Thinking back: How to deal with finding out your parent has cancer

I’ve been working on the first two chapters of my book, which focus on my mom’s diagnosis. My mom, Sally, found out she had pancreatic cancer on January 13, 2000. Nine years have passed, but I still remember that day so well. I don’t think my family will ever forget it.

If you (or someone you know) has recently been faced with the diagnosis of a loved one, here are some bits of advice that might help.

1- Listen up.
When you’re receiving traumatic news, it’s easy to zone out or get so panicked that you don’t really listen. When my mom told us the news, I was so stunned that I barely remember what was said – except, of course, for the scariest part: that she might have only 2 months to live. I was so obsessed with that 2-month deadline that I wasn’t as hopeful or supportive as she needed me to be. Meanwhile, she ended up living for 2 ½ years.

2. Question everything.
Being skeptical may sound like a form of denial (and, OK, it might be), but it’s also part of being a smart patient. Even if the first doctor’s diagnosis seems accurate, encourage your loved one to get a second opinion. Sally’s first doctor gave her 2 months to live, but when she saw a pancreatic cancer specialist in NYC, he told her he had methods that kept patients alive for up to 10 years. That’s a huge difference. Additionally, be skeptical of info or stats you find on the Internet. If you read something that worries you, ask mom or dad to consult the doctor about it.

3. Be there.
Whether you’re scared out of your mind or numb to it all (or both, as I was), try your hardest to be available to the person who has been diagnosed.
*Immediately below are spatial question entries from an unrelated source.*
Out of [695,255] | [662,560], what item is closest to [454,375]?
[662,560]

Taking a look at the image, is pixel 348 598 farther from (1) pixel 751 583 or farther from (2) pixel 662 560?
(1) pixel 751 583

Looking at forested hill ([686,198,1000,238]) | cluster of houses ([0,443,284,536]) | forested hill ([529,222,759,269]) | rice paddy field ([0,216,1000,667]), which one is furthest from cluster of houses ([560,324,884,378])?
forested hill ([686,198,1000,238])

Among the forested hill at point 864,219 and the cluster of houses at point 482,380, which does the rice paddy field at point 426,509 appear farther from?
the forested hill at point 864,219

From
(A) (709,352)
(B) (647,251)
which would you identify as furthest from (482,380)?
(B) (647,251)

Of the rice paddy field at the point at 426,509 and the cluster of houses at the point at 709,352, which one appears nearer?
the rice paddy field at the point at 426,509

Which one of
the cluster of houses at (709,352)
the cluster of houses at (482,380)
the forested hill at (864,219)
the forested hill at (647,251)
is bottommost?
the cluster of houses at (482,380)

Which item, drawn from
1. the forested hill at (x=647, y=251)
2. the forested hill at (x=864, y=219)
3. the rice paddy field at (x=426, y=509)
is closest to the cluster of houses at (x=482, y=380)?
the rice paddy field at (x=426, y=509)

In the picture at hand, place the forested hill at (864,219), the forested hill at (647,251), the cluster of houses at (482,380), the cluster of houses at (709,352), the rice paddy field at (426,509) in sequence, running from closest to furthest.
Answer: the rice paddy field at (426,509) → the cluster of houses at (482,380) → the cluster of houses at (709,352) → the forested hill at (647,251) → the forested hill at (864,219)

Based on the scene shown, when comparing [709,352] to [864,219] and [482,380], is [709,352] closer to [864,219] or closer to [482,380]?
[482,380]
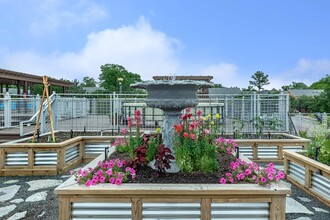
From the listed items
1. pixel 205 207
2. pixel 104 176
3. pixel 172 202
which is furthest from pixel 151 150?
pixel 205 207

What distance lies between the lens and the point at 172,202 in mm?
2258

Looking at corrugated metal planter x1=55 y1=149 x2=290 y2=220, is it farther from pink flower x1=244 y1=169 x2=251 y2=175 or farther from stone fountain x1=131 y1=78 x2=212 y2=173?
stone fountain x1=131 y1=78 x2=212 y2=173

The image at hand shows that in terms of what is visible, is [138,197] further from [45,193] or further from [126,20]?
[126,20]

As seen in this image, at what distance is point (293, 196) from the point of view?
352cm

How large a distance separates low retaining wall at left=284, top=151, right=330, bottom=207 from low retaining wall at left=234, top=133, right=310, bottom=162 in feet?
3.86

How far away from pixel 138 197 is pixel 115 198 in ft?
0.70

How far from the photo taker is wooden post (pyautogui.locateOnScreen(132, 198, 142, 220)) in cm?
224

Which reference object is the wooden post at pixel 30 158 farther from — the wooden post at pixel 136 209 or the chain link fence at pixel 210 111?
the wooden post at pixel 136 209

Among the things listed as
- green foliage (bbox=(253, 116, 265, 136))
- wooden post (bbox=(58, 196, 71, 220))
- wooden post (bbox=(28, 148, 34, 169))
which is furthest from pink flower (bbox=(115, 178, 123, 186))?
green foliage (bbox=(253, 116, 265, 136))

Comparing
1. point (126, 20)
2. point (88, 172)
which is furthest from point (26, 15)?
point (88, 172)

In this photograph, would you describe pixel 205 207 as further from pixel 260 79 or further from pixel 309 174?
pixel 260 79

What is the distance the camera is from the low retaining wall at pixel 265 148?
5.50 meters

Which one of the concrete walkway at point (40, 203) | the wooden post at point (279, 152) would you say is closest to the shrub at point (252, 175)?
the concrete walkway at point (40, 203)

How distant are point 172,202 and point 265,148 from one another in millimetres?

Amplify your own feelings times a million, and that’s what the patient is feeling. In Sally’s case, I felt closest to her and most proud of myself when I was able to really and truly be there for her – even if it was only to bring her a cup of tea and a hug.

4. Open up.
Family members, relatives, and friends will want to be there for you. Let them. Talking about the situation may be hard, but feeling alone only makes it worse. Here’s another plus: the connections you make during this time may last a lifetime. When I think about my closest circle of friends and family, they’re all people who reached out to me and made sure I was OK. I’m forever lucky to have them.

5. Get help.
Therapy still has a negative connotation for lots of people. Guess what? It’s not just the crazies who need someone to talk to. It’s all of us. While my mom was sick and after she passed away, I saw several therapists and social workers who really helped me tremendously. It’s easier to find one than you think. You can ask your general physician for a recommendation or call your insurance company and ask for providers in your area. Or, if you’re uninsured or looking for other affordable therapy options, you can call local universities (they often provide lower rates) or Google around for therapists in your area who offer rates on a sliding scale.

Please pass this to anyone you think it might help. Especially if a friend is going through this, you might not know what to say to comfort him/her. I hope Sally’s Circle can bring them comfort.